Rick looked at me, then nodded. He glanced at Zack. “Our introductions were truncated. I’m Rick Albright. Lisa, you’ve obviously met, and I’ve met Ms. Hauptman.”
“Zack Drummond,” Zack introduced himself.
Rick nodded. “All right.” He looked at me. “You’re in charge.”
“Lis
a said your wife has been haunting you since her death,” I told him.
He nodded. “I thought ghosts were supposed to be attached to the place they died, or at least someplace important to them. But it doesn’t matter where I am. In airports. Business meetings.” He blanched, drank the soda water in one smooth gulp. “Sometimes she looks alive. I’ll look over, and she’s eating at the table next to me.” He looked away from us and kept talking more and more quietly. As if noise would make the images more real. “Or walking down the road. Sometimes she’s . . . in pieces. Just like when I came in from a night of drinking and found her body cut up in our kitchen.
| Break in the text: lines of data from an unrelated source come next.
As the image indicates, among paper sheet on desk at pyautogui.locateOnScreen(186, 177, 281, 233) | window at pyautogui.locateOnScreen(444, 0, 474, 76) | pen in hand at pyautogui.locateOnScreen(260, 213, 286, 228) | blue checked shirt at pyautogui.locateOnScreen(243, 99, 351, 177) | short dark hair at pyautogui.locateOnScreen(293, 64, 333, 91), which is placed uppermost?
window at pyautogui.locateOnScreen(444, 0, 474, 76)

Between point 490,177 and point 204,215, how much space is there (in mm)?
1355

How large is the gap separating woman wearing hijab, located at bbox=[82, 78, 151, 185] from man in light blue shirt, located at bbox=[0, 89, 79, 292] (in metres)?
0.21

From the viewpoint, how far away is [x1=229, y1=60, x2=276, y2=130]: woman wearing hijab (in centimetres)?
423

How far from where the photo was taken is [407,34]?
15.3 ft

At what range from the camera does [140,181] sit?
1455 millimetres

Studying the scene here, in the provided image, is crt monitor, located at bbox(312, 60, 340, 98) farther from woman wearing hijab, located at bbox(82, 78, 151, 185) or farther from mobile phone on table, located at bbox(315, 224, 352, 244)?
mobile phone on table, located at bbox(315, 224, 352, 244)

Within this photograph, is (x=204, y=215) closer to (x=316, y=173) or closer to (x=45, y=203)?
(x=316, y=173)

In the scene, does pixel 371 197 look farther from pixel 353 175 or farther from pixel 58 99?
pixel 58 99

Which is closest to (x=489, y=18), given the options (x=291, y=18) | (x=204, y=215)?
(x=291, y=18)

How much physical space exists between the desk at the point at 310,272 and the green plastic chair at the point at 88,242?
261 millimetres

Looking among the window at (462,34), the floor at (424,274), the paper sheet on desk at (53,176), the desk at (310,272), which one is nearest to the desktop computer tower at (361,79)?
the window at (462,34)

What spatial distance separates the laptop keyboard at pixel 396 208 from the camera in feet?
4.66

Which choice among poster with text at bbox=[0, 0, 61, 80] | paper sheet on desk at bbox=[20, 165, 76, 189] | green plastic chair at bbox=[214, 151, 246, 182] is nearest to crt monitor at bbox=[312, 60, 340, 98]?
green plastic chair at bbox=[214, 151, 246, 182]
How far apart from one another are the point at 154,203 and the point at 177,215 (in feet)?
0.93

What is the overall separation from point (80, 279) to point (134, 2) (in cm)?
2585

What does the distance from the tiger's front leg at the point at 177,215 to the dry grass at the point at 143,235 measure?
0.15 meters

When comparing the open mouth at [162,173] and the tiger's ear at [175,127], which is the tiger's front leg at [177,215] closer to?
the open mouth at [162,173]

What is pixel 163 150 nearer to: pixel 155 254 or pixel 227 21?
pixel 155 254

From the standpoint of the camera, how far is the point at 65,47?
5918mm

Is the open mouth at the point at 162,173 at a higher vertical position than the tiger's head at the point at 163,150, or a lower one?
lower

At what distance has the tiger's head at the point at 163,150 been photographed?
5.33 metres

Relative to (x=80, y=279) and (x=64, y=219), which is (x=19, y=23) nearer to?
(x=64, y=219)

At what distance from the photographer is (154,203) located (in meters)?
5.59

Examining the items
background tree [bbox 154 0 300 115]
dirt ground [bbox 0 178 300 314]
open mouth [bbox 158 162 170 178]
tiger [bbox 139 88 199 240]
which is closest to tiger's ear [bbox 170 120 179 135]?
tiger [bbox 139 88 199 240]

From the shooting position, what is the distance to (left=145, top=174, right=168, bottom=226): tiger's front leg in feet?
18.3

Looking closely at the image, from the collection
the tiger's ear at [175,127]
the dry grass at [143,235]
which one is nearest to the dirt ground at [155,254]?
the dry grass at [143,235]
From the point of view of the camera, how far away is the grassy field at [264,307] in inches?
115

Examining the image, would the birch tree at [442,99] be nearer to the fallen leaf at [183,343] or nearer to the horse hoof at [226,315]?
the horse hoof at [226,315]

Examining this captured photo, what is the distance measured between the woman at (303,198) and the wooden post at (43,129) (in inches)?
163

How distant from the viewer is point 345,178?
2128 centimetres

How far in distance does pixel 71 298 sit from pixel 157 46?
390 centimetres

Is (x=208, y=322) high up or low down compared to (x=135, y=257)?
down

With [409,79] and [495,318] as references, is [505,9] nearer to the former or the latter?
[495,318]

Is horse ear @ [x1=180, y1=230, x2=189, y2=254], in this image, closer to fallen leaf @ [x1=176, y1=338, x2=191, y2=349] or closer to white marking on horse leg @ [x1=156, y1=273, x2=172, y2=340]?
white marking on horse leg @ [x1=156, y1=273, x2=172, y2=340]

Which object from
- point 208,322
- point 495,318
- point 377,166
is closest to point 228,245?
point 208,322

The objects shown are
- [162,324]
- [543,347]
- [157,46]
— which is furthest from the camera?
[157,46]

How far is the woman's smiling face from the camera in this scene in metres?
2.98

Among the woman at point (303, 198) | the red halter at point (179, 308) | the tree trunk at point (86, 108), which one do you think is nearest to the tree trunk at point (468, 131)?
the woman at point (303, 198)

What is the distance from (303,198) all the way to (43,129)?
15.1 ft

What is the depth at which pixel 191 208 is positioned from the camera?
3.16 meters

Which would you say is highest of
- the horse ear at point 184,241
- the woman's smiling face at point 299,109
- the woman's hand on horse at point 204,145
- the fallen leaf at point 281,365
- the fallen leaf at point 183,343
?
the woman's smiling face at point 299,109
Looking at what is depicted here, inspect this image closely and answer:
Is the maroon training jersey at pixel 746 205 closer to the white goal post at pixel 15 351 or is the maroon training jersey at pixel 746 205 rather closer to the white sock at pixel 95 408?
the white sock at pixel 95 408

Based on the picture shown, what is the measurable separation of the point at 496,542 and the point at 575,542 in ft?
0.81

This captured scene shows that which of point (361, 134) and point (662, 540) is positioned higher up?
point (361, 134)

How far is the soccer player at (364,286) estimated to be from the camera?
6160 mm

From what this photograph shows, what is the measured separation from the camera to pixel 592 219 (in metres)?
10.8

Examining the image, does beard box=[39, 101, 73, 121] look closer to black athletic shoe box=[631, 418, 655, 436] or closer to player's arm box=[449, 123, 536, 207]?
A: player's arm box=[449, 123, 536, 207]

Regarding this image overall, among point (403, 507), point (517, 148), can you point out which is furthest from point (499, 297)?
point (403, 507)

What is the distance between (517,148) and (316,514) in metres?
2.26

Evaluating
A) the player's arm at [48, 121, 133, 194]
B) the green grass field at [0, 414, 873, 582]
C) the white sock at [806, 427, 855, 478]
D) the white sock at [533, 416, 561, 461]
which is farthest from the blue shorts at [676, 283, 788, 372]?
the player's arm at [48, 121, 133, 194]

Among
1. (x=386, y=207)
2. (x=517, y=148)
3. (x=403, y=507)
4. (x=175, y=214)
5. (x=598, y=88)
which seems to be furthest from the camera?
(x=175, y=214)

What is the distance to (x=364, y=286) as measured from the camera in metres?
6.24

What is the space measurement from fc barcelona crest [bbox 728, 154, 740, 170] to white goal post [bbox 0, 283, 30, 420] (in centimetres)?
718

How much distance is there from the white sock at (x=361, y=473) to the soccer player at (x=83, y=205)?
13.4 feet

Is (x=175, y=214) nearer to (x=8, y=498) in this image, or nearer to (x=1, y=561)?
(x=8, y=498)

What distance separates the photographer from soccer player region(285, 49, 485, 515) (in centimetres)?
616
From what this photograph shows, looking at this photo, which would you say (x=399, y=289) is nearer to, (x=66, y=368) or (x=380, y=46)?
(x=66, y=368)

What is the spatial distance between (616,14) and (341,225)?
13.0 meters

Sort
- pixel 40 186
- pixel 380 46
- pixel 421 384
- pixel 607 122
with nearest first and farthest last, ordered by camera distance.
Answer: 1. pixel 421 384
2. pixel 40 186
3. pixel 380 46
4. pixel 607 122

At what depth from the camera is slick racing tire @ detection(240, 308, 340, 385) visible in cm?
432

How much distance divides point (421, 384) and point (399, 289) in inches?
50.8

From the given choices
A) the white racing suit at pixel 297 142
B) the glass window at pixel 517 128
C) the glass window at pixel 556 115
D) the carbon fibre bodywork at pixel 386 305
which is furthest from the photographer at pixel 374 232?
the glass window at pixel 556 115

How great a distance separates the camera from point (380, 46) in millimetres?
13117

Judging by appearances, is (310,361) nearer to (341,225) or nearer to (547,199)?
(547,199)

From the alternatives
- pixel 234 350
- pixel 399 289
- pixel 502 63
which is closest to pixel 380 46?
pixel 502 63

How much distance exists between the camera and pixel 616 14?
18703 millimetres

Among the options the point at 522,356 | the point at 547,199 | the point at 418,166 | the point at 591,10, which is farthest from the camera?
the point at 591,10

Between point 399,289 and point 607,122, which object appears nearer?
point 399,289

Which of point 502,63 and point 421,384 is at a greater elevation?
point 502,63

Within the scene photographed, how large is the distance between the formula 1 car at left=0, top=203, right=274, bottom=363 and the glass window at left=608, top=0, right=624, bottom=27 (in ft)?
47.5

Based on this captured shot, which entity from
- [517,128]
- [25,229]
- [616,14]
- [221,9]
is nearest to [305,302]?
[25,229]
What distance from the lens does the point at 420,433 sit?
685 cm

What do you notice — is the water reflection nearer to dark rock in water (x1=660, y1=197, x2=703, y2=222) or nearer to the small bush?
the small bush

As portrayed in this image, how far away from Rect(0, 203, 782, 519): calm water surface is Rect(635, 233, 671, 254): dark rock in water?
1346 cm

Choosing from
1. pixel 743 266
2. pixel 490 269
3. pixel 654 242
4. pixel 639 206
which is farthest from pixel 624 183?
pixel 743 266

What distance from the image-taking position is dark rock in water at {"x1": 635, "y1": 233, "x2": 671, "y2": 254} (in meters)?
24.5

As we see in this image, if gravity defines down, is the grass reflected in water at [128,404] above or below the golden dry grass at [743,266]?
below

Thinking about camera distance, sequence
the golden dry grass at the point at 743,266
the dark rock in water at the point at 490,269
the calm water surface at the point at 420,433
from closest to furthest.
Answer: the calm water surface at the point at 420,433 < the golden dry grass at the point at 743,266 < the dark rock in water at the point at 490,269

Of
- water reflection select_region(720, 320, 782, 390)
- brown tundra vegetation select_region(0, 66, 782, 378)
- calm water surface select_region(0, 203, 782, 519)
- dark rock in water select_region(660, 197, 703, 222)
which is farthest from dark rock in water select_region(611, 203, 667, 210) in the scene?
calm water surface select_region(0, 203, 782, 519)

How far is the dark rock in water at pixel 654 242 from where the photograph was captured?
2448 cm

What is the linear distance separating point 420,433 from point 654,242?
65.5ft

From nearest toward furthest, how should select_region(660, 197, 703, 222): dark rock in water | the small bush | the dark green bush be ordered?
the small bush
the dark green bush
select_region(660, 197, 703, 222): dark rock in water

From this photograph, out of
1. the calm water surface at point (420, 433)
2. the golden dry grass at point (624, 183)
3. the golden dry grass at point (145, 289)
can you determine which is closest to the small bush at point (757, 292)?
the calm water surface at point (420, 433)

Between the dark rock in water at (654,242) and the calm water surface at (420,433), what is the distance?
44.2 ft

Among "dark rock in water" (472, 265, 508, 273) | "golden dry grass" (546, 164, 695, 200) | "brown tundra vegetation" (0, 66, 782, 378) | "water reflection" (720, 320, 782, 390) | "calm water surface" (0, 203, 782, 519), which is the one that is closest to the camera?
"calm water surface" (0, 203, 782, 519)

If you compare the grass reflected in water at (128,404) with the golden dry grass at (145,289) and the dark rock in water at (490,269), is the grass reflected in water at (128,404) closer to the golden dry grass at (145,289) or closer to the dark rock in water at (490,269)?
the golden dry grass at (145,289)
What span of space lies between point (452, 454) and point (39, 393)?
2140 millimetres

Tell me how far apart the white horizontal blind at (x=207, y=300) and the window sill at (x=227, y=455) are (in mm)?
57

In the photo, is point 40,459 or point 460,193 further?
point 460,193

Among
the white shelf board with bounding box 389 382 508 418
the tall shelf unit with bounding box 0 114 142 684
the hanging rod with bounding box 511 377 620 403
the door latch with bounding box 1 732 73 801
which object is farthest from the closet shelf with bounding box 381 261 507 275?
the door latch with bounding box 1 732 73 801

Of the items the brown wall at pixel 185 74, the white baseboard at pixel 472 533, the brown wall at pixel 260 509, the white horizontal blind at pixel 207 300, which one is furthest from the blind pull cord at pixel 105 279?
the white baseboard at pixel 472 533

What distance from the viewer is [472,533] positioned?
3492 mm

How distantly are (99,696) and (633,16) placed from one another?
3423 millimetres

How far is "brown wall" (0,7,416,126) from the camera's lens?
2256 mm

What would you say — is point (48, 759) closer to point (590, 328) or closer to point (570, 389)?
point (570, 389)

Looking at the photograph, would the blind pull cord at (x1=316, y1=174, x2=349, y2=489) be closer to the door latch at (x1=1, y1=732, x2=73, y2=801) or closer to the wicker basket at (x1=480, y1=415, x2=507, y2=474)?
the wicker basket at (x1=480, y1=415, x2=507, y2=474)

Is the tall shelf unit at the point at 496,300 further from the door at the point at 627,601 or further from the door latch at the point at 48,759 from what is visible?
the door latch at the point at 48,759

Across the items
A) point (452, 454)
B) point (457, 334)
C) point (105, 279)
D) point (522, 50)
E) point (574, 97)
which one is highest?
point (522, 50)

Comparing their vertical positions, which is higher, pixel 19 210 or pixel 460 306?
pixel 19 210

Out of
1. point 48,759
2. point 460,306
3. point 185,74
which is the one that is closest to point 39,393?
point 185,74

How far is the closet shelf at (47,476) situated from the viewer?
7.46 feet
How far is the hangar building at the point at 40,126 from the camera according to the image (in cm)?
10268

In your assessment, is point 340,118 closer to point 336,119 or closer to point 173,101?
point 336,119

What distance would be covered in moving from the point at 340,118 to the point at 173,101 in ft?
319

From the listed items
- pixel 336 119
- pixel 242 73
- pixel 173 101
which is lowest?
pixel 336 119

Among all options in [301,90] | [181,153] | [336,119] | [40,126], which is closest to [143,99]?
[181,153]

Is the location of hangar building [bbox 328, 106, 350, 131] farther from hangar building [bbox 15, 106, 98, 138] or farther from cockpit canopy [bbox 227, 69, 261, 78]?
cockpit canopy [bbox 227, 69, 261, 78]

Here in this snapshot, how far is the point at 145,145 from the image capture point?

Some of her was in the sink, some of her was . . .” He stopped speaking. “Excuse me,” he said, and walked rapidly out of the room.
Zack and I could hear him vomiting. We waited for him, Lisa visibly torn because she wanted to follow him.
“Sorry,” he apologized as he returned.
“Why don’t you show us around the house,” I said. “Tell me if you see her, and I’ll tell you if—”
And standing behind him was a woman who was almost six feet tall, a stunning redhead with bright blue eyes and a sad mouth. She reached out and ran a hand over his shoulder.
“Well,” I said. “I don’t think that will be necessary. What was your wife’s name?”
“Nicole,” he stared at me, then looked behind him. “You see her? She’s not there.”
“She’s wearing a camisole,” I said. “Blue with embroidered black flowers and a pair of black yoga pants.”
“That’s what she was wearing when she was killed,” he said. “All the newspapers reported it.” His eyes narrowed at me in sudden suspicion. He turned all the way around, looking through the ghost I saw as if she weren’t there. When he faced me again, he said in a low voice, “There were photos of her clothing in one of the books.”
“What about your intuition?” asked Lisa in a small voice. She was responsible for bringing me here.
His mouth softened.
“Nicole,” I said.
She looked at me—and then straightened when she could meet my eyes. “I can’t leave,” she said.